When I was young, I was far more fascinated by bugs and snakes than I was afraid. The grasshoppers were great to watch as they jumped in front of us while we walked through the field. They were brown and not very big. They also weren’t all that fast as we could catch them with our hands. We always let them go. It was the fun of the chase we loved.

We didn’t often see snakes but the ones we did see were garter snakes. We’d find them in flower beds. I loved the way they moved. We’d stand and watch. We had no need to catch them unless it was to scare someone afraid of snakes. We’d hold the snake and run after the ‘fraidy cats and tell them the snake was going to bite them. We knew it wouldn’t but they didn’t.

The other night I went outside for a bit. My yard was aglow with fireflies. They were blinking in and out of the trees and along the fence. I stayed and watched for the longest time. I didn’t want to go in and miss them. They have always seemed magical to me though I know the mechanics of the glow. Science has its place and so does magic!

“I’ve just been bitten on the neck by a vampire… mosquito. Does that mean that when the night comes I will rise and be annoying?”

May 28, 2015

The wind is gone, replaced by still, humid air. We may have rain later today, but the clouds right now look more like your usual hanging-around clouds. I have a few errands today. Yesterday was around the house day. I fixed the cabinet door for about the fourth time, watered all the plants and scrubbed the deck table and chairs. The deck is ready should the weather be inviting.

You’d think living in Africa would have made me inured to bugs. It didn’t. I am ever sensitive to crawly things. This morning I felt something on my arm. It was a tick, now deceased. I am still grossed out. The dog has none. I check her all the time. Now I have to keep checking myself.

Exercise requirements ▸
a - Explain why, according to the passage about bugs, the children always let the grasshoppers go after catching them.
b - In the passage about bugs, where would the children find garter snakes?
c - Pick up the passage about bugs right after its final sentence and keep writing in the same voice.
The records are separate material with no connection to the passage about bugs.

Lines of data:
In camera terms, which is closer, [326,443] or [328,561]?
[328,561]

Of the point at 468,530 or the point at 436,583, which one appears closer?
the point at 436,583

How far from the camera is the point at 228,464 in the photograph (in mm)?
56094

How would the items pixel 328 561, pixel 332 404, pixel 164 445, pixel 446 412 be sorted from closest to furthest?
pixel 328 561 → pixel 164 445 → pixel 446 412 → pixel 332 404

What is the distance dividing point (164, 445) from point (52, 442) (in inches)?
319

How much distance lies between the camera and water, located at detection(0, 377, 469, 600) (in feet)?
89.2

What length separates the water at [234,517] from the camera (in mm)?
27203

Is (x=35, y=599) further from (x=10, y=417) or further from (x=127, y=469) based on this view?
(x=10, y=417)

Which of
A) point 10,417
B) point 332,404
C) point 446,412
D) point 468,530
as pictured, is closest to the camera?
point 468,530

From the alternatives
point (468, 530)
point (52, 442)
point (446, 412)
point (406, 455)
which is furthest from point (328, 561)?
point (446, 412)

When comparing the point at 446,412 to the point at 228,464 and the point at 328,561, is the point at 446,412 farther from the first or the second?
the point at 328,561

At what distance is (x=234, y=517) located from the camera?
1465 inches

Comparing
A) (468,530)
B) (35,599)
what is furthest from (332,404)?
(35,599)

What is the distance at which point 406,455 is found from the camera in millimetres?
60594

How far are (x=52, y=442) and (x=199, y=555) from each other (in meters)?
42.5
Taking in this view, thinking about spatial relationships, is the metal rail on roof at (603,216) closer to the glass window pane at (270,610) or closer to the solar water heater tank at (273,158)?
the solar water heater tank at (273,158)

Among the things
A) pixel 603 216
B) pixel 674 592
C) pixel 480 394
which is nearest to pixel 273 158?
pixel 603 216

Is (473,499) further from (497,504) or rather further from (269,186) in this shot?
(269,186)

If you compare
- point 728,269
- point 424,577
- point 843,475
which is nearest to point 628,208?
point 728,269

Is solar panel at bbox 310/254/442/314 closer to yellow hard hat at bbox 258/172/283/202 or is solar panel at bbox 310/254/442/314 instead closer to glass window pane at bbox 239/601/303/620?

Replies ▸
a - They let the grasshoppers go because catching them was never the point. What they loved was the fun of the chase.

b - They found them in flower beds.

c -
The spiders are active. I saw a huge one I recognized as having once starred in his own scifi movie, and I saw baby spiders starting webs on the windowsill plants. The strands go from frond to frond. I don’t hurt spiders, but I do clear out their webs. I  think my house would like Miss Haversham’s in a short time if I didn’t. The other day a spider was on a jar on the counter. I took him outside and shook him loose. Faster than a speeding bullet he slid down to the deck on a strand he had just made.

When I was a kid, I loved watching bugs. At the swamp, dragonflies, darning needles to us, flitted and zig-zagged across the water. They were all sorts of colors, and I remember how their wings seemed to shine and reflect the sun. Snakes, especially garden snakes, were common. They’d be in the garden, and we’d give chase, not to hurt them but to watch them slither. I always thought that was pretty neat.

In Ghana I saw poisonous snakes for the first time. I remember my students pegging rocks into the bushes outside the classroom block. I asked why. “To kill the snake, madam.” One of my hens lost a chick a day probably to snakes. That hen quickly became dinner. I saw a boa once and once was enough.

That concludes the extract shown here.